3) "Assassination Mission". A player is offered a mission to assassination a political leader. A second player is offered a mission to stop the assassination. The galaxy REACTS, it forces two players into a confrontation situation - not by filling bars, changing stats or using ladder gameplay - but rather by directly placing the players in confrontation over a matter that is occurring in the game, rather than something linked to progress bars and galnet text.
4) Resources discovered in a ring systems cause miners to appear, which in turn causes an Outpost to be built. If player numbers increase more miners arrive, followed by pirates and bounty hunters and then security forces. Still more players arrive, so a station is built, followed by traders and economic booms...attracting Factions and Powers. This is a DYNAMIC alive galaxy...one that is reacting to player activity, rather than presenting bars to be filled.
This is the Elite that I imagined...it is the Elite which was discussed in the design documents and during the early development. This is an Elite which can be placed to the far right of my graph. However this is not the Elite we actually have.
There are bars that one can fill
And I can see how people can fall in to the pattern of play to fill the bar
And I will accept not everyone would find my play style, but you can play the game to be a pilot in an open world and fill said bars as a secondary consequence
i.e. Fly to a Nebula to see it be in it, and the earning credits or Explorer rank is a secondary factor.
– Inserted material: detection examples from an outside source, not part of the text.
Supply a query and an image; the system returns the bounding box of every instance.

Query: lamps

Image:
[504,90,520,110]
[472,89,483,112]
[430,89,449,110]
Run Missions of mercy for a faction suffering from an outbreak, or run guns to a war zone (weapons Wanted Lakon Type 9s) for the fun of doing it, any profit or faction rep or trade rank once again a secondary concern.
You can do it just for the progression bars, or you can get the progression bars as a side effect of exploring the game.
The Grind comes down to if you feel the need to have to fill the progression bars to get a sense of achievement or not.